═════ Data for this exercise
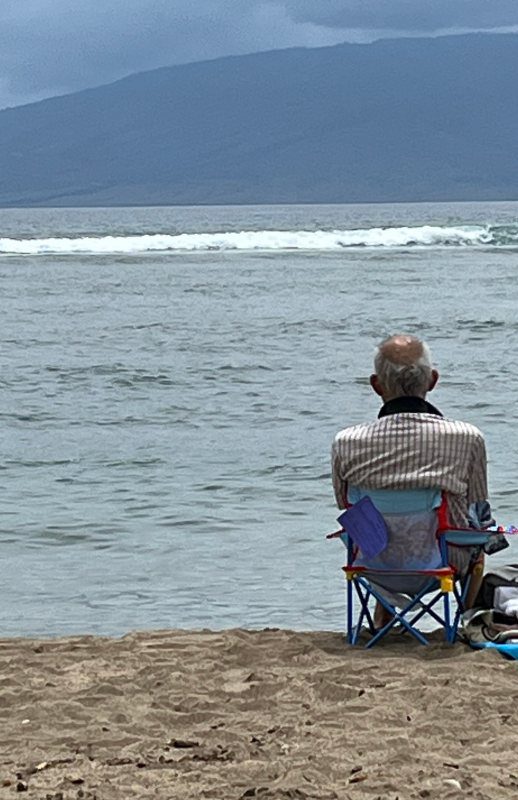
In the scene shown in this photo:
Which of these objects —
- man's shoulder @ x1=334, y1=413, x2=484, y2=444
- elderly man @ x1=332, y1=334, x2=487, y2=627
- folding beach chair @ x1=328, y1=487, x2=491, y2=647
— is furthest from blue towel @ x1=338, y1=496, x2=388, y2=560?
man's shoulder @ x1=334, y1=413, x2=484, y2=444

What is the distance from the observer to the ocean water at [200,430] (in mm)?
7848

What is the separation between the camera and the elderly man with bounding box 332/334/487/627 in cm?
610

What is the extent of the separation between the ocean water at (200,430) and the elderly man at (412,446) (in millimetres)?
1160

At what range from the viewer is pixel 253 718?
5.21 meters

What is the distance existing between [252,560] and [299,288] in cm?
2415

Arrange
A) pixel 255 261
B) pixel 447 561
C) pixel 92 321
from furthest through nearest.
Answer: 1. pixel 255 261
2. pixel 92 321
3. pixel 447 561

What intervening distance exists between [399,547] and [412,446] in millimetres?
389

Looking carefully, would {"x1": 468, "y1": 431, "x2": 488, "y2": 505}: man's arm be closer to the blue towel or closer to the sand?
the blue towel

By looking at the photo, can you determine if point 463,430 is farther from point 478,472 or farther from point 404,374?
point 404,374

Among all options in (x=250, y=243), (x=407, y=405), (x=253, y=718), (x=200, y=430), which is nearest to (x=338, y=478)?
(x=407, y=405)

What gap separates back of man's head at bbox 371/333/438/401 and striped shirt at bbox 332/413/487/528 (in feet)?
0.33

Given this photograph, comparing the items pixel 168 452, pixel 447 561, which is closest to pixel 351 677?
pixel 447 561

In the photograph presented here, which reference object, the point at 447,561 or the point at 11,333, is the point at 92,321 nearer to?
the point at 11,333

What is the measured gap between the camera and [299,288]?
32.3m
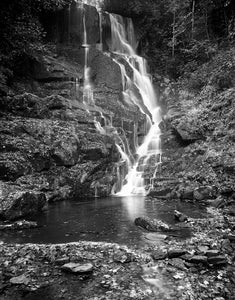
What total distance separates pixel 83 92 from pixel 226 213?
1367 cm

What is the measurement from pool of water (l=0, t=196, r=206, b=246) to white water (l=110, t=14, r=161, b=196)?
90.2 inches

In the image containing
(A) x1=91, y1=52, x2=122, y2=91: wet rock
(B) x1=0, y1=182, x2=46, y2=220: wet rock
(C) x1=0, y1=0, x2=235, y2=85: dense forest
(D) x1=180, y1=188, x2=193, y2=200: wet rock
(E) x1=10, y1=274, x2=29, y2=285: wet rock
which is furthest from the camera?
(A) x1=91, y1=52, x2=122, y2=91: wet rock

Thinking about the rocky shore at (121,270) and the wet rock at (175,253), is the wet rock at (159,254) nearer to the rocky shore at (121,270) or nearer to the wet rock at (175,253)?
the rocky shore at (121,270)

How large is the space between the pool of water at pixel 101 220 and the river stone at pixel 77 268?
151 centimetres

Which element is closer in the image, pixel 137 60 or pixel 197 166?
pixel 197 166

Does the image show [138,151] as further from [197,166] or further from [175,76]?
[175,76]

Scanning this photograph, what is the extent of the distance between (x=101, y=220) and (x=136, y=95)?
13864 millimetres

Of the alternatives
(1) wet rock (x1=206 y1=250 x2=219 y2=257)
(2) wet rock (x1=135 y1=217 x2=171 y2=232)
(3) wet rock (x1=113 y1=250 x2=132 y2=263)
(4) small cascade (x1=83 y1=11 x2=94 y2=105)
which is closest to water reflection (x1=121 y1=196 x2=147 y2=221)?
(2) wet rock (x1=135 y1=217 x2=171 y2=232)

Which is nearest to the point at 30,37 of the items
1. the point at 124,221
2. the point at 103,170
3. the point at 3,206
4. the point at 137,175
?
the point at 103,170

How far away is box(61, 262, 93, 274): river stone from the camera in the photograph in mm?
4832

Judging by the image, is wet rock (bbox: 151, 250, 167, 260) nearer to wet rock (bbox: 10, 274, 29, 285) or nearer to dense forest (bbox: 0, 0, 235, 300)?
dense forest (bbox: 0, 0, 235, 300)

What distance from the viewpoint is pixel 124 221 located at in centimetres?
823

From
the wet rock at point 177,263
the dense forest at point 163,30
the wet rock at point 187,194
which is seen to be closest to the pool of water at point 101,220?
the wet rock at point 187,194

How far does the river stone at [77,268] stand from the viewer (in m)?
4.83
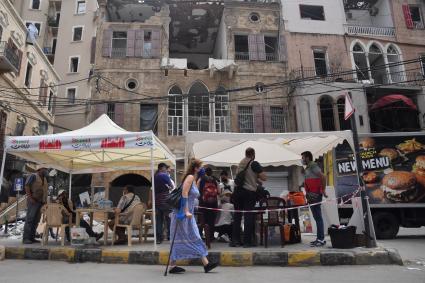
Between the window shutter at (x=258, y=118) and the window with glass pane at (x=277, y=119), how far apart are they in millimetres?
795

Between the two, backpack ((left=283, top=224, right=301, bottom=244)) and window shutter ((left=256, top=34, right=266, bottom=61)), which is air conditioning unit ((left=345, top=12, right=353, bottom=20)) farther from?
backpack ((left=283, top=224, right=301, bottom=244))

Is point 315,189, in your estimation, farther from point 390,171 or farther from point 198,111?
point 198,111

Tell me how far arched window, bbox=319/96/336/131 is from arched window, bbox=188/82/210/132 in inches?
286

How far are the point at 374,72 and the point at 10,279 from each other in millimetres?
26253

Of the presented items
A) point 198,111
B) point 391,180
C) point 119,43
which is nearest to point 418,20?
point 198,111

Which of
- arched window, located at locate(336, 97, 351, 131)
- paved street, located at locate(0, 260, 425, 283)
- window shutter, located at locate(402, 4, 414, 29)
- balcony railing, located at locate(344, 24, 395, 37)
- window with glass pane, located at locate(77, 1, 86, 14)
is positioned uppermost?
window with glass pane, located at locate(77, 1, 86, 14)

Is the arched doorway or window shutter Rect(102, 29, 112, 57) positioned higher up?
══════════
> **Work instructions**
Copy word for word the material starting at the line that contains "Between the window" and running to the end of the material, both ends included.

> **Task output**
Between the window shutter at (x=258, y=118) and the window with glass pane at (x=277, y=119), how far apart are they in millimetres?
795

Between the two, backpack ((left=283, top=224, right=301, bottom=244)) and window shutter ((left=256, top=34, right=266, bottom=61)), which is air conditioning unit ((left=345, top=12, right=353, bottom=20)) farther from?
backpack ((left=283, top=224, right=301, bottom=244))

Is point 315,189, in your estimation, farther from point 390,171 or farther from point 198,111?
point 198,111

Tell me how far arched window, bbox=319/96/336/131 is from arched window, bbox=188/82/210/132 in inches?
286

How far are the point at 374,72 and the point at 10,279 from each other in millimetres?
26253

Of the presented items
A) point 198,111
B) point 391,180
C) point 119,43
which is nearest to point 418,20?
point 198,111

Which of
- arched window, located at locate(336, 97, 351, 131)
- paved street, located at locate(0, 260, 425, 283)
- window shutter, located at locate(402, 4, 414, 29)
- balcony railing, located at locate(344, 24, 395, 37)
- window with glass pane, located at locate(77, 1, 86, 14)
is positioned uppermost?
window with glass pane, located at locate(77, 1, 86, 14)

Is the arched doorway or window shutter Rect(102, 29, 112, 57) positioned higher up?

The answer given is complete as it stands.